Les autorités chypriotes étaient engagées mercredi dans d'intenses efforts pour préparer la réouverture des guichets bancaires, prévue jeudi après douze jours de fermeture, et prévenir une fuite des capitaux.

Fermées depuis le 16 mars, les guichets des banques de l'île méditerranéenne devaient initialement rouvrir mardi mais la Banque centrale du pays a décidé d'attendre jeudi pour pouvoir mettre en place des mesures pour éviter que les Chypriotes ne vident aussitôt leurs comptes.

En attendant, les clients des deux principales banques du pays, la Bank of Cyprus et la Popular (Laïki) Bank doivent se contenter de retraits limités à 100 euros.

Ces deux établissements sont visés par le plan de sauvetage de l'île conclu entre les autorités chypriotes et ses bailleurs de fonds de la troïka (UE, BCE et FMI).

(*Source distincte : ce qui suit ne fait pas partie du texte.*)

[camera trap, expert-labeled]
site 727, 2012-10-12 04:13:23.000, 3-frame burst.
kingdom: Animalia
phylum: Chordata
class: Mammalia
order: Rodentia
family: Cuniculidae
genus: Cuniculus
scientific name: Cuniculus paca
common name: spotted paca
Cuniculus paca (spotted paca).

La Laïki Bank va disparaître, et les comptes de la Bank of Cyprus dépassant 100 000 euros vont subir une ponction estimée pour l'instant à 40%.

Pour les autres banques, «chaque jour où le système bancaire est fermé, la confiance des gens baisse et ils veulent retirer leur argent, alors nous sommes obligés d'imposer des restrictions» aux mouvements de capitaux, a expliqué le président de la Banque centrale Panicos Demetriades, tout en assurant qu'elles ne seraient pas très sévères.

Des manifestations d'employés de ces deux banques ainsi que de lycéens ont eu lieu mardi à Nicosie mais la situation restait calme sur l'île, même si son économie est paralysée.

Une certaine confusion régnait également au niveau de la direction de Bank of Cyprus.

Le président de cette banque, Andreas Artemis, a démissionné mardi mais le conseil d'administration a rejeté cette décision, ce qui devrait la reporter d'une semaine.

Mercredi, c'est le directeur exécutif de cette banque qui a été limogé à la demande de la troïka, selon l'agence chypriote CNA.

Le président conservateur Nicos Anastasiades, qui a succédé il y a moins d'un mois au communiste Demetris Christofias, a fait part de son intention de mettre en place une commission chargée de déterminer les responsabilités dans le désastre qui frappe le système bancaire et l'économie chypriote.

De nombreuses entreprises chypriotes peinent à fonctionner normalement, et certaines d'entre elles risquent d'être rapidement «poussées à la faillite», selon la chambre de commerce chypriote.

Les mesures prises pour empêcher la fuite des capitaux vont également viser les comptes détenus à Chypre par des étrangers, notamment russes.

Les avoirs russes à Chypre dépassent 20 milliards d'euros, selon les estimations de Moody's, et vont être fortement amputés par les mesures du plan de sauvetage.

«L'argent va partir, mais pas les gens», assure Slava Mishin, un Russe de 42 ans qui travaille dans les services financiers à Limassol.

«Nombreux sont ceux qui, comme ma famille et moi, attendent de voir ce qui se passe».

En Grèce, pays qui entretient comme la Russie d'étroits liens économiques et culturels avec Chypre, les agences des trois filiales grecques de Bank of Cyprus, Laïki et Hellenic Bank, la troisième banque chypriote, ont rouvert leurs portes mercredi, après être passées mardi sous contrôle de l'établissement grec Banque du Pirée.

Avant l'ouverture des guichets, de longues files d'attente de clients se sont formées devant les portes des succursales.

Désormais sous tutelle grecque, les dépôts des trois filiales ne subiront pas les décotes et pertes imposées aux établissements chypriotes.

Les marchés financiers mondiaux restaient pour leur part préoccupés après les atermoiements suscités par le plan de sauvetage de Chypre.

«L'Europe reste captivée par Chypre, même si le marché ne s'inquiète plus trop pour le pays lui-même, la préoccupation portant davantage sur les implications en zone euro du sauvetage», a souligné Chris Weston, analyste chez IG.